CVE-2020-1689

Name of the Vulnerable Software and Affected Versions Junos OS versions prior to 17.3R3-S9 Junos OS versions prior to 17.4R2-S11, 17.4R3-S2, 17.4R3-S3 Junos OS versions prior to 18.1R3-S11 Junos OS versions prior to 18.2R3-S5 Junos OS versions prior to 18.3R2-S4, 18.3R3-S3 Junos OS versions prior to 18.4R2-S5, 18.4R3-S4 Junos OS versions prior to 19.1R3-S2 Junos OS versions prior to 19.2R1-S5, 19.2R3 Junos OS versions prior to 19.3R2-S4, 19.3R3 Junos OS versions prior to 19.4R1-S3, 19.4R2-S1, 19.4R3 Junos OS versions prior to 20.1R1-S3, 20.1R2

Description The issue is related to an uncontrolled resource consumption in Junos OS on certain Juniper Networks devices, including EX4300-MP Series, EX4600 Series, and QFX5K Series. This can be exploited by a remote attacker using specially crafted layer 2 frames, potentially leading to a denial of service. The offending packets can only originate from within the broadcast domain where the device is connected. This issue does not affect devices deployed in a Stand Alone configuration.
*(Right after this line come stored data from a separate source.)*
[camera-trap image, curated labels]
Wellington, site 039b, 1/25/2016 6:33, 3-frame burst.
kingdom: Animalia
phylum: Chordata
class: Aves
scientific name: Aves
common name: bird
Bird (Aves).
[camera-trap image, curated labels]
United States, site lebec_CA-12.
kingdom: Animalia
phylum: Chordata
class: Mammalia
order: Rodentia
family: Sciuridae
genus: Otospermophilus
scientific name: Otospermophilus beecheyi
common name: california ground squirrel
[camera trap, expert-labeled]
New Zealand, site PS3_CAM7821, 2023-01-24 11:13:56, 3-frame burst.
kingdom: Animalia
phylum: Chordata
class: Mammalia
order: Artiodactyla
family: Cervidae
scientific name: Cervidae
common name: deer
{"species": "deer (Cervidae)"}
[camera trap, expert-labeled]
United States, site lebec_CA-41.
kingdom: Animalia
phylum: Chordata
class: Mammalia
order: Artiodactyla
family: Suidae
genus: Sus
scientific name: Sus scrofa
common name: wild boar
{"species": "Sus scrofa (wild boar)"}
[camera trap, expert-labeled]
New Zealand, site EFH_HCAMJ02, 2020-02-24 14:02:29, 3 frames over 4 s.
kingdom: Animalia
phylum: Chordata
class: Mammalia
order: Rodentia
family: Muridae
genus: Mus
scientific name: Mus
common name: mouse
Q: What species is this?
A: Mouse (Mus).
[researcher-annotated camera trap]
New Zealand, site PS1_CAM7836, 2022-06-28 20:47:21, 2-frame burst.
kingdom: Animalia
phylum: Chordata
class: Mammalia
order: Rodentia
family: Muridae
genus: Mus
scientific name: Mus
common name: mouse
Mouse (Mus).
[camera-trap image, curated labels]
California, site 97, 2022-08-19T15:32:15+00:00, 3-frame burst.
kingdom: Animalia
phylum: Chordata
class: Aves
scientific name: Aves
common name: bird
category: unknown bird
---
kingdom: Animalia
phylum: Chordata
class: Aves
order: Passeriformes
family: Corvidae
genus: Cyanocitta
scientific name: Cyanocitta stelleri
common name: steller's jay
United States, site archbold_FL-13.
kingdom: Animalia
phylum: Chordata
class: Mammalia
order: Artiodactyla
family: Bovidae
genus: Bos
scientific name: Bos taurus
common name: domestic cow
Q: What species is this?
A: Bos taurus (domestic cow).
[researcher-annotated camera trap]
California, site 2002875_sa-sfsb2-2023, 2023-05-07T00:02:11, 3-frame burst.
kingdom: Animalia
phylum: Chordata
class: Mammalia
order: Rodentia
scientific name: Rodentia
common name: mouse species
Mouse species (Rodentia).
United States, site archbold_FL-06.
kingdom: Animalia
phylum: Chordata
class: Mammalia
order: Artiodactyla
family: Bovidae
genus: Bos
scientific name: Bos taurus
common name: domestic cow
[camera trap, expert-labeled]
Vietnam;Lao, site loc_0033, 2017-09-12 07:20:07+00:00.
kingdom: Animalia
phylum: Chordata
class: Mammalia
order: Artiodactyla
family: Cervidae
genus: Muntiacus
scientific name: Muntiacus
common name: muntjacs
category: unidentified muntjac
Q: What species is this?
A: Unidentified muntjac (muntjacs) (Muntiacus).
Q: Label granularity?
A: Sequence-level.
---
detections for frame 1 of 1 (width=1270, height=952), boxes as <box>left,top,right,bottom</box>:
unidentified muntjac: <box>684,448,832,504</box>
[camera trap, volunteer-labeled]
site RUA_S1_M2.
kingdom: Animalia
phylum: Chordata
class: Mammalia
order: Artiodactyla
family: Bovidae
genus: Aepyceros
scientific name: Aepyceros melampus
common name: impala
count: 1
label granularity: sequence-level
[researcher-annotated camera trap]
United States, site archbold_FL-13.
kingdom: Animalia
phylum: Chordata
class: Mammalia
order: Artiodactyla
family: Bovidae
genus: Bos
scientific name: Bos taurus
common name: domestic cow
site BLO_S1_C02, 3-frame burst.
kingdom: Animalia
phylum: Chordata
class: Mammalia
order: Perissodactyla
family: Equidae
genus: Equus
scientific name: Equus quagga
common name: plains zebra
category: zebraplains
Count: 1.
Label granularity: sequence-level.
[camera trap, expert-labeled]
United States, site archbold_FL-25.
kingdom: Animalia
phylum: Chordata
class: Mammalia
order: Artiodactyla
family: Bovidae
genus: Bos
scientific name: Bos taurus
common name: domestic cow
Recommendations For Junos OS versions prior to 17.3R3-S9, update to 17.3R3-S9 or later. For Junos OS versions prior to 17.4R2-S11, 17.4R3-S2, 17.4R3-S3, update to 17.4R2-S11, 17.4R3-S2, 17.4R3-S3 or later. For Junos OS versions prior to 18.1R3-S11, update to 18.1R3-S11 or later. For Junos OS versions prior to 18.2R3-S5, update to 18.2R3-S5 or later. For Junos OS versions prior to 18.3R2-S4, 18.3R3-S3, update to 18.3R2-S4, 18.3R3-S3 or later. For Junos OS versions prior to 18.4R2-S5, 18.4R3-S4, update to 18.4R2-S5, 18.4R3-S4 or later. For Junos OS versions prior to 19.1R3-S2, update to 19.1R3-S2 or later. For Junos OS versions prior to 19.2R1-S5, 19.2R3, update to 19.2R1-S5, 19.2R3 or later. For Junos OS versions prior to 19.3R2-S4, 19.3R3, update to 19.3R2-S4, 19.3R3 or later. For Junos OS versions prior to 19.4R1-S3, 19.4R2-S1, 19.4R3, update to 19.4R1-S3, 19.4R2-S1, 19.4R3 or later. For Junos OS versions prior to 20.1R1-S3, 20.1R2, update to 20.1R1-S3, 20.1R2 or later.